Kaiser screening rates jumped from less than 45 percent to nearly 85 percent, potentially saving hundreds of lives.
Critics have complained that comparative effectiveness research could lead to health care rationing. But the Kaiser Permanente Division of Research in Oakland, with 550 employees, has been doing it for decades to improve patient care and is considered a national leader in the field.
Why is it needed?
Drug companies spend millions of dollars testing their next blockbuster drug, and the federal government devotes large sums to studying diseases, but little is spent on research to help doctors and patients answer such crucial questions as:
Does a costly new drug work better than the less expensive medication that has been around for decades? Should I spend thousands on a painful back surgery, or would physical therapy work just as well? What offers the best results for treating a sleep disorder?
“Patients and clinicians often are forced to make decisions without good evidence,” said Dr. Joe Selby, executive director of the Patient-Centered Outcomes Research Institute, an independent nonprofit that Congress set up to oversee the program.
The United States has had major gaps in comparative effectiveness research, said Dr. Tracy Lieu, who directs Kaiser’s Northern California research division. “Drug companies are not particularly eager to fund studies that might find that their drugs should be used on fewer patients,” she said.
Although Gassman had never heard of such research, it may have saved his life. He had a sigmoidoscopy several years ago, and he says it could have been several more years before his doctor recommended a colonoscopy. The mail-in stool test, which Kaiser sends out annually to its 50- to 75-year-old members, enabled doctors to catch his colon cancer early.

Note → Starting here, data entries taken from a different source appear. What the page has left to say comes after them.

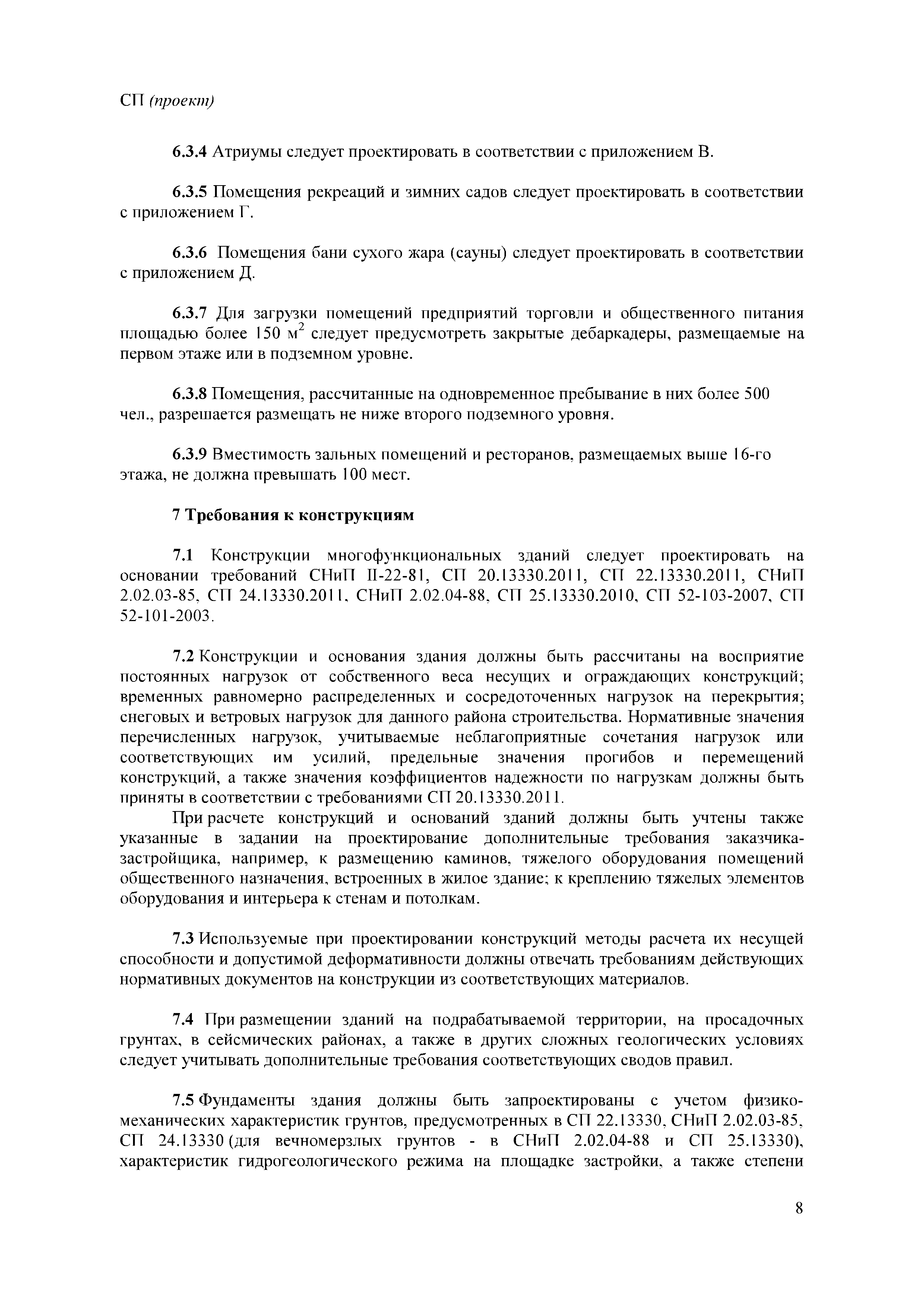 СП (проект)

6.3.4 Атриумы следует проектировать в соответствии с приложением В.

6.3.5 Помещения рекреаций и зимних садов следует проектировать в соответствии с приложением Г.

6.3.6 Помещения бани сухого жара (сауны) следует проектировать в соответствии с приложением Д.

6.3.7 Для загрузки помещений предприятий торговли и общественного питания площадью более 150 м$^2$ следует предусмотреть закрытые дебаркадеры, размещаемые на первом этаже или в подземном уровне.

6.3.8 Помещения, рассчитанные на одновременное пребывание в них более 500 чел., разрешается размещать не ниже второго подземного уровня.

6.3.9 Вместимость зальных помещений и ресторанов, размещаемых выше 16-го этажа, не должна превышать 100 мест.

7 Требования к конструкциям

7.1 Конструкции многофункциональных зданий следует проектировать на основании требований СНиП II-22-81, СП 20.13330.2011, СП 22.13330.2011, СНиП 2.02.03-85, СП 24.13330.2011, СНиП 2.02.04-88, СП 25.13330.2010, СП 52-103-2007, СП 52-101-2003.

7.2 Конструкции и основания здания должны быть рассчитаны на восприятие постоянных нагрузок от собственного веса несущих и ограждающих конструкций; временных равномерно распределенных и сосредоточенных нагрузок на перекрытия; снеговых и ветровых нагрузок для данного района строительства. Нормативные значения перечисленных нагрузок, учитываемые неблагоприятные сочетания нагрузок или соответствующих им усилий, предельные значения прогибов и перемещений конструкций, а также значения коэффициентов надежности по нагрузкам должны быть приняты в соответствии с требованиями СП 20.13330.2011.

При расчете конструкций и оснований зданий должны быть учтены также указанные в задании на проектирование дополнительные требования заказчика-застройщика, например, к размещению каминов, тяжелого оборудования помещений общественного назначения, встроенных в жилое здание; к креплению тяжелых элементов оборудования и интерьера к стенам и потолкам.

7.3 Используемые при проектировании конструкций методы расчета их несущей способности и допустимой деформативности должны отвечать требованиям действующих нормативных документов на конструкции из соответствующих материалов.

7.4 При размещении зданий на подрабатываемой территории, на просадочных грунтах, в сейсмических районах, а также в других сложных геологических условиях следует учитывать дополнительные требования соответствующих сводов правил.

7.5 Фундаменты здания должны быть запроектированы с учетом физико-механических характеристик грунтов, предусмотренных в СП 22.13330, СНиП 2.02.03-85, СП 24.13330 (для вечномерзлых грунтов - в СНиП 2.02.04-88 и СП 25.13330), характеристик гидрогеологического режима на площадке застройки, а также степени

8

If the test finds blood in the stool, a sign of cancer, the results are confirmed with a colonoscopy. Gassman had surgery in May and now jokes that he has a semicolon.

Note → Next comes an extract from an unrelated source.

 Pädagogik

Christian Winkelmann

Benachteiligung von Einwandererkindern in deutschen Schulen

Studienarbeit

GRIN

Kaiser has changed its colon cancer screening policies over the years as a result of comparative effectiveness research. In 1993, when many patients weren’t being screened, Kaiser invested millions of dollars to offer sigmoidoscopies, which are similar to but less invasive than a colonoscopy, after finding that it could save lives. The study was headed by Selby, who was director of Kaiser’s Oakland research division before he was tapped to head the national institute.
But in part because many patients find sigmoidoscopies uncomfortable, Kaiser could never get its screening rates above 45 percent.

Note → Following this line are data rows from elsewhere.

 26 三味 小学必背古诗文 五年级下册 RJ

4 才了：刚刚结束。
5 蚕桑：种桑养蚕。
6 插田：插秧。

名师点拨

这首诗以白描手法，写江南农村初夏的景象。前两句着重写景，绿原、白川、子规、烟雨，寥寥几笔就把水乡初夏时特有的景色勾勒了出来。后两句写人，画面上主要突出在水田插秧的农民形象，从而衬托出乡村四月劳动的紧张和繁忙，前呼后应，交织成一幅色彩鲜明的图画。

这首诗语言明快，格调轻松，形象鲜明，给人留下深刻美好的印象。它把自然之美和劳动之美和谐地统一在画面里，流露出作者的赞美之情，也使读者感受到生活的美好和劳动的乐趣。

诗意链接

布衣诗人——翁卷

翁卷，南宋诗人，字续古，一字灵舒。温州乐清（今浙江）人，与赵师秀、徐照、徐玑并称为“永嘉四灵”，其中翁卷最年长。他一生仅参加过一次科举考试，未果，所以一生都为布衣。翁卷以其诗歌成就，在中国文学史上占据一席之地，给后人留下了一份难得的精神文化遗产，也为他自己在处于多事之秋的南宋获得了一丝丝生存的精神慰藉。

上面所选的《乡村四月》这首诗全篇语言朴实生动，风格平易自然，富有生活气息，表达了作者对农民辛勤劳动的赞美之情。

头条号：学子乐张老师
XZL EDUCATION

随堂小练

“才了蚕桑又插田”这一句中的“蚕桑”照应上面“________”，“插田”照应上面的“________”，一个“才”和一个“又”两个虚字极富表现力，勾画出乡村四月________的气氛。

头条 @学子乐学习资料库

A later Kaiser study found a new version of a stool test identified more cancers and polyps and had fewer false positives than older stool tests, said Dr. James Allison, an emeritus investigator in Kaiser’s research division. Screening rates soared when Kaiser made the mail-in stool tests widely available in the mid-2000s. Today, Kaiser urges its members to take a yearly stool test, or a colonoscopy every 10 years, or a sigmoidoscopy every five.
The screening has had results: Kaiser found 331 cancers among the 340,000 stool tests it analyzed for its Northern California members in 2011.